The guy from the hospital stood in the open doorway. Another plus to time travel was that he hadn’t had the chance to leer at her.
“What do you want, Gary?” Zane practically growled.
“I tried the front door, but I guess you guys didn’t hear me.” Gary looked at her. “Well, hello there. I heard Zane had a beautiful friend with him.”
Scratch that. The guy had perfected his leer.
“Mind if I come in?”
“Would it matter if I said no?” Zane leaned onto his elbows.
“Aw, come on, Zane.” Gary might be talking to Zane, but his eyes never left her face. Well, maybe to travel a bit lower. Vana was glad she’d changed clothing. “It’s been years. Surely we can bury the hatchet?”
Vana could have sworn Zane muttered, “In your skull,” but it got lost in the screech of his chair being pushed back from the table.
He strode out the back door past Gary, letting it bang behind them. Hmm, she thought she’d fixed that.
Vana walked over and tested the door. The hinges worked perfectly.
“Gary, let’s not kid ourselves,” said Zane, leading him off the back stoop. “There was never any great friendship between us and I don’t plan to be around long eno
ugh to start one, so whatever you’ve got in mind, don’t include me.”
“Now, Zane, hear me out.” Gary put a hand on Zane’s shoulder, flashed a practiced grin with just the right amount of conciliatory in the tone, and lowered his head so as to be non-threatening—or condescending, as the case may be—but that was thwarted by the fact that Zane was two inches taller.
Still, the man had political posturing down pat. “We both want what’s best for the town. And that’s preserving the history of Harrisonville. I just want to talk to you about that. “
“Not interested.” Zane slid out from Gary’s hold.
“But—”
“Gary.” Zane could do conciliatory, too, though the squinting of his eyes belied the schmoozing tone and went right to calculating. Vana was going to have to watch some of his football footage; she had a feeling he was a very effective player. And he probably looked really good in those tight pants, too.

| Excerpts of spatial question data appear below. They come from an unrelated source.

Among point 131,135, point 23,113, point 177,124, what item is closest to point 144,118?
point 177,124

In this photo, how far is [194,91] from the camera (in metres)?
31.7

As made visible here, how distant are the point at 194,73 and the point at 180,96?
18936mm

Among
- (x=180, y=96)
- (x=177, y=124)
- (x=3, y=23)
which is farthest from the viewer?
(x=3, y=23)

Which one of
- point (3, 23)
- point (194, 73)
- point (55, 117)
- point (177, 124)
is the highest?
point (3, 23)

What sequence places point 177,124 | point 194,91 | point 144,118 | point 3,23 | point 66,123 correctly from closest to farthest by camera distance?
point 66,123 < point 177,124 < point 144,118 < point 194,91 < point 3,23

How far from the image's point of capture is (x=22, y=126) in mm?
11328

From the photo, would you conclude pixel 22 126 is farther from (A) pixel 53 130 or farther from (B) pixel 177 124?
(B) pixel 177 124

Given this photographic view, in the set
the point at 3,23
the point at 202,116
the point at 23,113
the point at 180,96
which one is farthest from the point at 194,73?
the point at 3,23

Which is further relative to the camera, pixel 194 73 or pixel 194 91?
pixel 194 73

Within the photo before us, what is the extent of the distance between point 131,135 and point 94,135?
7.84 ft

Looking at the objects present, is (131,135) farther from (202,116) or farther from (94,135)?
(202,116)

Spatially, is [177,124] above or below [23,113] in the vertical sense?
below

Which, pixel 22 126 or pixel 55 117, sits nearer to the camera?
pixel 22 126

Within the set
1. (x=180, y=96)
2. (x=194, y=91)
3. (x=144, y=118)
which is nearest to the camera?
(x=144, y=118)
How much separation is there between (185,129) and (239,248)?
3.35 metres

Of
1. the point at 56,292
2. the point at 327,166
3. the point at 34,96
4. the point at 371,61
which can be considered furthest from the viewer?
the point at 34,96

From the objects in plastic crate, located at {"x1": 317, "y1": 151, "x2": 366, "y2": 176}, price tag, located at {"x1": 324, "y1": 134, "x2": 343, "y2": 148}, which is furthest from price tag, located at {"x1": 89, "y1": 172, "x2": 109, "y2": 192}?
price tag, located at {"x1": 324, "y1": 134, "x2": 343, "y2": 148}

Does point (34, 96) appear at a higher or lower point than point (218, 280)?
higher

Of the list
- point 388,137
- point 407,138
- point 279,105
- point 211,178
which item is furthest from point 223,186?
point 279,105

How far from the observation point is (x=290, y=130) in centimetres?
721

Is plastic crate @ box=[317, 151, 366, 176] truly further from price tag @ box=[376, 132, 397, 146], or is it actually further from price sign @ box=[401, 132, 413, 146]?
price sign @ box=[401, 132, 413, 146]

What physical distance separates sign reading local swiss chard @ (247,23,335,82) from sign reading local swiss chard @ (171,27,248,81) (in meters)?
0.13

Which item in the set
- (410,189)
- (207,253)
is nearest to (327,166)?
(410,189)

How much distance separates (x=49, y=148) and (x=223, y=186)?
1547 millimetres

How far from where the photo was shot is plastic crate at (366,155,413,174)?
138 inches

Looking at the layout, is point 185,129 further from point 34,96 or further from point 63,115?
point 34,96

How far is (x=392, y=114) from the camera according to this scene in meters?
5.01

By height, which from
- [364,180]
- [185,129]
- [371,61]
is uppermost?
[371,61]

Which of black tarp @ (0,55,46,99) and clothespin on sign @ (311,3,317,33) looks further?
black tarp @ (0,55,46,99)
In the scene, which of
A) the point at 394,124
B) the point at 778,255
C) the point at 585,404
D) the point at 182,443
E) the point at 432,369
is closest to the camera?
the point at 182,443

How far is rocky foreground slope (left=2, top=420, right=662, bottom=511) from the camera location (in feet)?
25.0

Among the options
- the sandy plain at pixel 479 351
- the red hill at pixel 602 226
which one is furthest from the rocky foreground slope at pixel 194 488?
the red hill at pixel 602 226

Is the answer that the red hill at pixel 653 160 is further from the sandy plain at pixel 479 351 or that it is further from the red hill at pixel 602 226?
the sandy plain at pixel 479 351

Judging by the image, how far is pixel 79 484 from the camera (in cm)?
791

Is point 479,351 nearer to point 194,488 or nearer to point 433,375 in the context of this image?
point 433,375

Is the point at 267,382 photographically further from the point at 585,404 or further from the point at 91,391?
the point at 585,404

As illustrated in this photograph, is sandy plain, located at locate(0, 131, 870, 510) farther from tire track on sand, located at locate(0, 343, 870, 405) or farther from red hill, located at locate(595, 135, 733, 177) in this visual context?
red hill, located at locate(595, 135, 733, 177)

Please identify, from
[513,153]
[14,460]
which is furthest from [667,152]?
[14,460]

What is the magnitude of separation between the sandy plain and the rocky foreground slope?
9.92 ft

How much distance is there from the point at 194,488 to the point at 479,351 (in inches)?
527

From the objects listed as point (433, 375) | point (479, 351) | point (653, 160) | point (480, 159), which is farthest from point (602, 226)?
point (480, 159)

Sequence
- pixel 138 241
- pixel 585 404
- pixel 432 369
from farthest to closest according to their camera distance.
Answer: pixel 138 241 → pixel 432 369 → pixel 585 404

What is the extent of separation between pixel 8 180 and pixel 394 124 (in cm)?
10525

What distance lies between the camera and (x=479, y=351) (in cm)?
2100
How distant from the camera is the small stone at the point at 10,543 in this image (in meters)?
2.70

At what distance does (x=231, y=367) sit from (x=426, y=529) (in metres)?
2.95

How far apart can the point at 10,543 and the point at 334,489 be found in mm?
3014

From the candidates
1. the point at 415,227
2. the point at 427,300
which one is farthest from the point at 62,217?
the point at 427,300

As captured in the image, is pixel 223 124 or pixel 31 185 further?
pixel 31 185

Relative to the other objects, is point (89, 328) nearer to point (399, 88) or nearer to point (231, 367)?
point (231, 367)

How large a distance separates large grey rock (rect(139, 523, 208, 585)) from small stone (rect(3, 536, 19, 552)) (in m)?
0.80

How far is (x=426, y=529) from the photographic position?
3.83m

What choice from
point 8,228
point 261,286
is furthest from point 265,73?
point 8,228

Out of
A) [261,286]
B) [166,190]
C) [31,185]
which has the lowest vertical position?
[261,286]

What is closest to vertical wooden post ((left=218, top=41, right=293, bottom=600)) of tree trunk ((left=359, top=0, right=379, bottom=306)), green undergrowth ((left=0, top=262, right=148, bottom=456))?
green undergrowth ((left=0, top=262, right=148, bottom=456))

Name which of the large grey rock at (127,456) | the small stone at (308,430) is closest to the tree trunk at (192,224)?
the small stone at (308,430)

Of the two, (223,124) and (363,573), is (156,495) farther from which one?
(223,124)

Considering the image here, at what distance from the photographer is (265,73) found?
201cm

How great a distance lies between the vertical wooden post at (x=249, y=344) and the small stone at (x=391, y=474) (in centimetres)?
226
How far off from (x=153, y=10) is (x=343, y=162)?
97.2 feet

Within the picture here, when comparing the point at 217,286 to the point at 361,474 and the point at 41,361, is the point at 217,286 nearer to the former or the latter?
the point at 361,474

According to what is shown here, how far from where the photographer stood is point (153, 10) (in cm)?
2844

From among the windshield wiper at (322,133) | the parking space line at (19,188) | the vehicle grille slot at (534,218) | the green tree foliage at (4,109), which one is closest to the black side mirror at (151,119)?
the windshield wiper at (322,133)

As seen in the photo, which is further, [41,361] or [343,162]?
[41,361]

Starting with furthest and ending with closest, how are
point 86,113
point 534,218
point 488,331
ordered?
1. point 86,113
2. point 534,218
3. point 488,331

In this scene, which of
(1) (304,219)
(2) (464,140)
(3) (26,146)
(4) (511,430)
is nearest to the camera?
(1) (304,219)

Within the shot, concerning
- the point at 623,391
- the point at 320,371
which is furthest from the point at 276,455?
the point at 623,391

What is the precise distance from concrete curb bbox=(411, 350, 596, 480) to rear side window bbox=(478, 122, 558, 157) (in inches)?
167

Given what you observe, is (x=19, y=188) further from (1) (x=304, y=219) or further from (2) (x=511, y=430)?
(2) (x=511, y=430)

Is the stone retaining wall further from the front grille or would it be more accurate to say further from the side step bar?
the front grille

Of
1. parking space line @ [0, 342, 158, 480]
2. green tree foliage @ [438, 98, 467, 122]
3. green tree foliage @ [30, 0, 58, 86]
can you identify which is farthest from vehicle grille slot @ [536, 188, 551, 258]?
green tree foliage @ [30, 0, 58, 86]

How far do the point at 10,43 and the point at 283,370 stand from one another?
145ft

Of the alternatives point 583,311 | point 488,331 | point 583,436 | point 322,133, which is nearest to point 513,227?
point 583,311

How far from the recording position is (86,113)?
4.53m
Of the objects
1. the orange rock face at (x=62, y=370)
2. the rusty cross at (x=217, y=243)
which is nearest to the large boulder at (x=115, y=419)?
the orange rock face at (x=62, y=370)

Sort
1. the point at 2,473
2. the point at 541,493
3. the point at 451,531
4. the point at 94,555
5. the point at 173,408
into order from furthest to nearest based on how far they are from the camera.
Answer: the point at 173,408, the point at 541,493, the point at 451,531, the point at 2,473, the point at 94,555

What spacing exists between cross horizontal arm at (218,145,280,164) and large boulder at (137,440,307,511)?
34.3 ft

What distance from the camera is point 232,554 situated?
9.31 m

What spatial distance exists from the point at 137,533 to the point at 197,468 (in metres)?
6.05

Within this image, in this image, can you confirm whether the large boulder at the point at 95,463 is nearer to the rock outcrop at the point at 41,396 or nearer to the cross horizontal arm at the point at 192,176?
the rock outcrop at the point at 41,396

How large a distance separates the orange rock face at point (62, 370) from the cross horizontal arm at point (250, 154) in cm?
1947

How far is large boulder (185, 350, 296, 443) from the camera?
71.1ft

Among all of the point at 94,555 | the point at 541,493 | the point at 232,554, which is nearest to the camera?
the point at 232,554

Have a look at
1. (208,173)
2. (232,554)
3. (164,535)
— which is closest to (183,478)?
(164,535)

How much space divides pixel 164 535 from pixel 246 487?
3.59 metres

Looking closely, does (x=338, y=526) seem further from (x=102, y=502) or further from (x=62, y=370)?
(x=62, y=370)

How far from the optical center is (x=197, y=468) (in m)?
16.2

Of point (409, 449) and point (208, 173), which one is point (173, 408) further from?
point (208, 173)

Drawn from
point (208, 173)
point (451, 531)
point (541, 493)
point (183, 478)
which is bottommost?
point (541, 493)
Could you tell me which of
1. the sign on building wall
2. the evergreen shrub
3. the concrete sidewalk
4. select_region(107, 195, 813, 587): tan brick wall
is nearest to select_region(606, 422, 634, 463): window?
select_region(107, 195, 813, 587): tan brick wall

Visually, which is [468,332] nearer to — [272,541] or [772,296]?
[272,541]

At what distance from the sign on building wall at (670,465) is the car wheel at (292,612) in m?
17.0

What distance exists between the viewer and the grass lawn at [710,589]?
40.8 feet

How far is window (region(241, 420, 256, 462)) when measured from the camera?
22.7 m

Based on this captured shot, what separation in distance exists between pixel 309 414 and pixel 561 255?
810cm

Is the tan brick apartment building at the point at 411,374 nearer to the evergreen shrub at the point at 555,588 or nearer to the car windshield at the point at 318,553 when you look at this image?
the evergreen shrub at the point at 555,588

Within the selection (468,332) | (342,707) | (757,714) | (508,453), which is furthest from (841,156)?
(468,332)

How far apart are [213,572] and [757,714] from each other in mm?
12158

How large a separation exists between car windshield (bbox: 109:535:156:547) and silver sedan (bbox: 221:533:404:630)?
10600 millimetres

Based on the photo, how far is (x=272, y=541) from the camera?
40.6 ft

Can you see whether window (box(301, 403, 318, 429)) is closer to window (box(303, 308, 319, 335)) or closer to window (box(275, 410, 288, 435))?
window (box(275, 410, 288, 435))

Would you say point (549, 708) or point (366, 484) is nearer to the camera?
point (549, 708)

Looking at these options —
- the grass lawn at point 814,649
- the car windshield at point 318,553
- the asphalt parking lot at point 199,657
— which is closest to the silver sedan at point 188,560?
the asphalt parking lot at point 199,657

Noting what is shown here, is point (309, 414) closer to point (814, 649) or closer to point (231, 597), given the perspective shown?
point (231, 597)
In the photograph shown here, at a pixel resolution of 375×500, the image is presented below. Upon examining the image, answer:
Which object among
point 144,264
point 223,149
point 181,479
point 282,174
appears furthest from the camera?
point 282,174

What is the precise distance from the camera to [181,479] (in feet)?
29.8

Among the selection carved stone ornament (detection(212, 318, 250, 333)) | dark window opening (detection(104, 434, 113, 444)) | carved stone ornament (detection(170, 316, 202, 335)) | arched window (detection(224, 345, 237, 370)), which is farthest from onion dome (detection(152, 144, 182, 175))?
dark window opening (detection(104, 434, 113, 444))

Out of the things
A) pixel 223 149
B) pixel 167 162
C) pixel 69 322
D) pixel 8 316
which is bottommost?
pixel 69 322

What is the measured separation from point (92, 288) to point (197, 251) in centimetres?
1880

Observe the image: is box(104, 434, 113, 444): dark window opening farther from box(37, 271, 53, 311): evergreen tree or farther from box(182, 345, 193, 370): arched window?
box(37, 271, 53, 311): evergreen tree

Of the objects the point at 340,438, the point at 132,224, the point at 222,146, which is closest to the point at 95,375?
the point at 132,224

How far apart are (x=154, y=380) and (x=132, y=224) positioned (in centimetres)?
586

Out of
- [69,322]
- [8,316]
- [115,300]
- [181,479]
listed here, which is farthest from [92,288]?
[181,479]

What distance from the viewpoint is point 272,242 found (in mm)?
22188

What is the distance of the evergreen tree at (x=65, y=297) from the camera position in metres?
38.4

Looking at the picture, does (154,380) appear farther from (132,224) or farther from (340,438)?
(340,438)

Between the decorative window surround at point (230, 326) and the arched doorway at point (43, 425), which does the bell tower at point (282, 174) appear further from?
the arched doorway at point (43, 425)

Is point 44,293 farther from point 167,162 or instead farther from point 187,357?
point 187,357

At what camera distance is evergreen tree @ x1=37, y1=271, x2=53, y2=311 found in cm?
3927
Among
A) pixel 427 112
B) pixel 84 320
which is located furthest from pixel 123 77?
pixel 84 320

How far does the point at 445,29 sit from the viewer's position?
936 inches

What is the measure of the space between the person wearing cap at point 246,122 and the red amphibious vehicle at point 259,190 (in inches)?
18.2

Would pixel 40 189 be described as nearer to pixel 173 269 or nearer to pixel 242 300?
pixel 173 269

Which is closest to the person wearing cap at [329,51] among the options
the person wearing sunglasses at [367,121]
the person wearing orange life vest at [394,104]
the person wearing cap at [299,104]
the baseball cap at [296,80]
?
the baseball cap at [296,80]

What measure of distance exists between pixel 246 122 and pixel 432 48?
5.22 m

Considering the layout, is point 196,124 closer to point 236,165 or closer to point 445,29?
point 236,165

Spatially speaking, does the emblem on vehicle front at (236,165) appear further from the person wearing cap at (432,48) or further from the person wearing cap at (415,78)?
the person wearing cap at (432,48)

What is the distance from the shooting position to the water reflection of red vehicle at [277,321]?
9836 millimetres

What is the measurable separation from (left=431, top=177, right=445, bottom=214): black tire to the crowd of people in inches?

“I get that you need to look good for your campaign, but this isn’t your civic duty. It’s time the stories about my family were put to rest, and hopefully unloading the place will finally do the job.”
“But, Zane, those stories have kept up the interest in this town. We can’t lose a vital part of our heritage. I’ve got plans, big plans, once I’m mayor. I want to bring in tourism, and to do that, we need to keep our history alive. It’s what sets us apart from other towns in the area. It’s our draw. The quaint homespun town built upon the ideals and efforts of one man.”
“You’re forgetting the stories, Gar. Those will never die if you hype Peter’s efforts in this town.”
“I don’t want them to die, Zane. Think of it. Tourism means jobs. Transportation, hospitality, retail. Instead of selling the place, why not donate it to the town? People will come from miles around to see the house and its contents. To see if they can see any of what Peter claims he saw. We’ll do tours: the blackberry incident, the old mill, the church window. It’ll be a gold mine for the town and for you. You’ll get a cut, of course.”
Zane looked like he wanted to cut Gary.